### Required task
Beneath this task is a listing; retype all of it exactly.

### Available data
= = = =

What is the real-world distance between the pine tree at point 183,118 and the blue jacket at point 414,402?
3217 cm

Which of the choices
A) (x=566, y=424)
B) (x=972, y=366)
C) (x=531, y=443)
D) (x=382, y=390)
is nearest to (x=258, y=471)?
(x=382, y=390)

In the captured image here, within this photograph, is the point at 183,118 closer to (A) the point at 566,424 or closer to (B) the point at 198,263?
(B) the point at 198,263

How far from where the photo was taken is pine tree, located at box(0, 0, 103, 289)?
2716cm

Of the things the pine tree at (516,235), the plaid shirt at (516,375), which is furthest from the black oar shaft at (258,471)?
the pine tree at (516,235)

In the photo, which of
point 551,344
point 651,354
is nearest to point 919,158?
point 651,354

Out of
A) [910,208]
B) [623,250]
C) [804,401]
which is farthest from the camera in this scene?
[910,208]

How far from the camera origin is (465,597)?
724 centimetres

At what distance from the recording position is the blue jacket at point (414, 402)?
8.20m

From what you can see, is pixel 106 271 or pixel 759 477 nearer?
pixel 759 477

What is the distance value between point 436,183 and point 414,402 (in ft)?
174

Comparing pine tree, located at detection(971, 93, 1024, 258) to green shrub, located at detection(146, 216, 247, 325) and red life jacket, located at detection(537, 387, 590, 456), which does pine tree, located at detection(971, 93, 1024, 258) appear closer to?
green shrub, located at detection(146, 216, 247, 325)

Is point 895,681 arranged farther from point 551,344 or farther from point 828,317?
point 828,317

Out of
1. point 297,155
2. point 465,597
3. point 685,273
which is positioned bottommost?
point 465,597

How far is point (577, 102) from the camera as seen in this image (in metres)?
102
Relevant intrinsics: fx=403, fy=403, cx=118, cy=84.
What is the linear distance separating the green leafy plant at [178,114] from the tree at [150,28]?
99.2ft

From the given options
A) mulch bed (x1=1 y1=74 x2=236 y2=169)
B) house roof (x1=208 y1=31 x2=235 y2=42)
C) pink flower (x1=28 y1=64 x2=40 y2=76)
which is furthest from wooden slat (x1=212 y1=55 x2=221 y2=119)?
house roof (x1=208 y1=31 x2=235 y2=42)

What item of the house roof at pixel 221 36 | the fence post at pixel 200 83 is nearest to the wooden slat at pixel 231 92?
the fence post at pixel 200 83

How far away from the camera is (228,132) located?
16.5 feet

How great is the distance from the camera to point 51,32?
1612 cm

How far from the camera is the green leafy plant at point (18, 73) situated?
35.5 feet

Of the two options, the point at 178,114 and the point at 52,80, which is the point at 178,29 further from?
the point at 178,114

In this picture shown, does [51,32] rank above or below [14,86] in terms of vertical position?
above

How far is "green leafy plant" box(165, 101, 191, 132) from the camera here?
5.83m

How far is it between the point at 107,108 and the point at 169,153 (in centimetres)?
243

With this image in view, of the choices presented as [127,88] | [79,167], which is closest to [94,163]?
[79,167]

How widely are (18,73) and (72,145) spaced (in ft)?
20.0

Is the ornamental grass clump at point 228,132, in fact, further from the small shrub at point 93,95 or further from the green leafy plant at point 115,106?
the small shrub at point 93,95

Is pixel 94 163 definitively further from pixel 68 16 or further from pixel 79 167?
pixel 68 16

= = = =

### Answer for this exercise
What is the real-world distance between the pine tree at point 183,118 and the blue jacket at point 414,402?
3217 cm

Which of the choices
A) (x=566, y=424)
B) (x=972, y=366)
C) (x=531, y=443)
D) (x=382, y=390)
is nearest to (x=258, y=471)?
(x=382, y=390)

In the captured image here, within this photograph, is the point at 183,118 closer to (A) the point at 566,424 or closer to (B) the point at 198,263?
(B) the point at 198,263

How far from where the photo was taken is pine tree, located at box(0, 0, 103, 289)?
2716cm

Of the things the pine tree at (516,235), the plaid shirt at (516,375), which is furthest from the black oar shaft at (258,471)?
the pine tree at (516,235)

In the photo, which of
point 551,344
point 651,354
is nearest to point 919,158?
point 651,354

Out of
A) [910,208]
B) [623,250]
C) [804,401]
which is farthest from the camera in this scene?
[910,208]

How far from the camera origin is (465,597)?
724 centimetres

At what distance from the recording position is the blue jacket at point (414, 402)?
8.20m

From what you can see, is pixel 106 271 or pixel 759 477 nearer?
pixel 759 477

What is the distance value between point 436,183 and point 414,402 (in ft)?
174

Comparing pine tree, located at detection(971, 93, 1024, 258) to green shrub, located at detection(146, 216, 247, 325) and red life jacket, located at detection(537, 387, 590, 456), which does pine tree, located at detection(971, 93, 1024, 258) appear closer to?
green shrub, located at detection(146, 216, 247, 325)

Is point 895,681 arranged farther from point 551,344 or farther from point 828,317?
point 828,317

Out of
1. point 297,155
2. point 465,597
3. point 685,273
which is positioned bottommost?
point 465,597

How far is point (577, 102) from the camera as seen in this image (in metres)?
102
Relevant intrinsics: fx=403, fy=403, cx=118, cy=84.
What is the linear distance separating the green leafy plant at [178,114] from the tree at [150,28]?
99.2ft

From the given options
A) mulch bed (x1=1 y1=74 x2=236 y2=169)
B) house roof (x1=208 y1=31 x2=235 y2=42)
C) pink flower (x1=28 y1=64 x2=40 y2=76)
which is furthest from wooden slat (x1=212 y1=55 x2=221 y2=119)?
house roof (x1=208 y1=31 x2=235 y2=42)

What item of the house roof at pixel 221 36 | the fence post at pixel 200 83 is nearest to the wooden slat at pixel 231 92?
the fence post at pixel 200 83

How far away from the camera is (228,132) located?
16.5 feet

How great is the distance from the camera to point 51,32?
1612 cm

How far from the camera is the green leafy plant at point (18, 73) situated?
35.5 feet

Of the two options, the point at 178,114 and the point at 52,80, which is the point at 178,29 further from?
the point at 178,114

In this picture shown, does [51,32] rank above or below [14,86] in terms of vertical position?
above

How far is "green leafy plant" box(165, 101, 191, 132) from the camera here?
5.83m

How far is it between the point at 107,108 and the point at 169,153 (in centimetres)?
243

With this image in view, of the choices presented as [127,88] | [79,167], which is closest to [94,163]?
[79,167]

How widely are (18,73) and (72,145) spaced (in ft)?
20.0

Is the ornamental grass clump at point 228,132, in fact, further from the small shrub at point 93,95 or further from the green leafy plant at point 115,106?
the small shrub at point 93,95

Is pixel 94 163 definitively further from pixel 68 16 or further from pixel 79 167?
pixel 68 16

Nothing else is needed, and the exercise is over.